Every ETH0 is backed 1-to-1 by wstETH — Lido's wrapped staked ETH. This article shows what that means in practice and why it matters.
The short version
1 ETH0 = 1 wstETH in the vault. You can redeem at any time and receive your wstETH back.
Because wstETH is an ETH-denominated yield-bearing token, your ETH0 balance tracks ETH closely and grows in ETH terms as the underlying Lido validators earn staking rewards.
What is wstETH?
wstETH stands for "wrapped staked ETH" — it is a tokenized form of ETH that is staked with Lido, a liquid staking provider. Key facts:
Property | Value |
Asset | wstETH (ERC-20) |
Issuer | Lido Finance |
Underlying | ETH staked with Lido validators |
Native yield | ~3.0–3.5% APR |
Redeemability | Convert to stETH, then withdraw ETH via Lido (or swap on markets) |
TVL | One of the largest liquid staking tokens in DeFi |
When you hold wstETH, your balance stays constant but the amount of ETH per wstETH slowly increases over time. That accrued value is the staking yield.
Why Lido
Lido is chosen as the collateral provider for ETH0 because it is the largest, most liquid, and most battle-tested liquid staking protocol on Ethereum. Advantages:
Scale — billions of dollars in wstETH, deep liquidity across many markets
Security — extensive audit history, long track record
Composability — wstETH is accepted as collateral on major DeFi platforms
Validator diversification — Lido stakes through a large set of validators, reducing the impact of any single validator failure
How the 1:1 works
When you deposit wstETH, you receive ETH0 at a rate that reflects the current wstETH ↔ ETH exchange rate. As time passes and wstETH accumulates staking yield, 1 wstETH becomes worth slightly more than 1 ETH. Your ETH0 balance reflects this — 1 ETH0 tracks approximately 1 ETH, and the staking yield is captured in the underlying backing.

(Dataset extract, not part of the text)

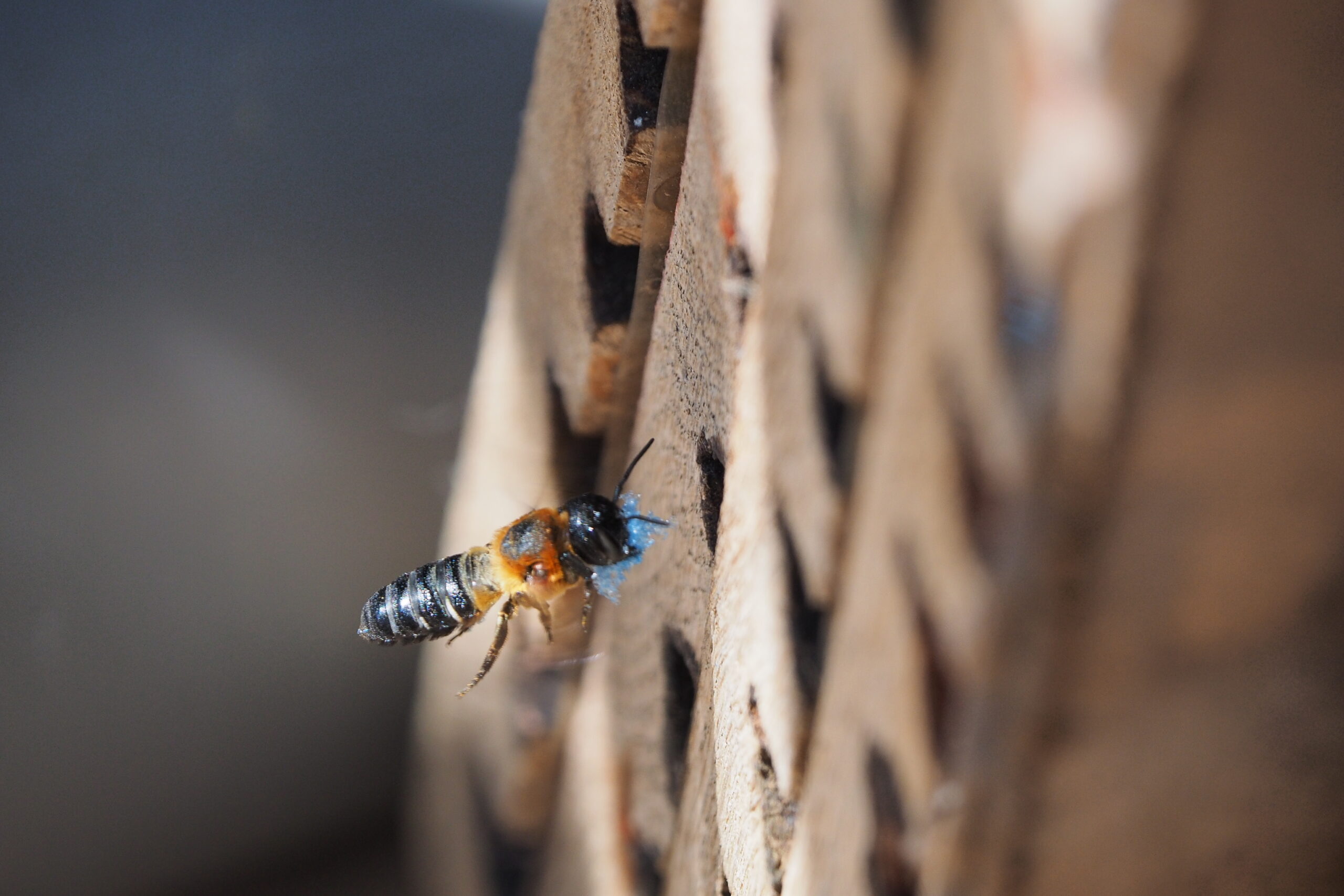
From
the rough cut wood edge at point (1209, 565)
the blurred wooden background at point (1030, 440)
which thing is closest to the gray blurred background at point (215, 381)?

Redemption works in the opposite direction: 1 ETH0 gives you back 1 wstETH (subject to a small protocol fee and gas).
How to verify the backing
In the app — a real-time display of the wstETH reserves on the ETH0 page
On-chain — the wstETH balance held by the ETH0 collateral contract is public
In the docs — docs.usual.money tracks the live composition
The risks to watch
Risk | What it means |
Lido slashing | If Lido validators are slashed, wstETH loses a small amount of ETH value. Historically rare but possible. |
Lido smart contract risk | Lido contracts must work correctly. Lido is one of the most audited protocols in DeFi. |
Usual smart contract risk | The Usual ETH0 contracts must work correctly. 20+ audits have been performed. |
ETH market risk | ETH0 is ETH exposure. If ETH falls, your ETH0 balance falls in dollar terms. |
wstETH market peg | Rarely, wstETH can trade at a discount to its NAV on DEXs during stress events. |
Note: ETH0 exposes you to two protocol layers: Lido (for staking) and Usual (for the ETH0 wrapper). This is extra risk compared to holding ETH directly. In exchange, you get the USUAL coupon on top of the native staking yield.
Technical note (for DeFi users): The ETH0 contract holds wstETH as its only collateral type, in contrast to USD0 which holds multiple RWA collateral tokens. The redemption path calls into the wstETH contract to release the underlying token. The exchange rate used internally comes from Lido's on-chain stEthPerToken function. See the docs for the exact backing logic and the wstETH address.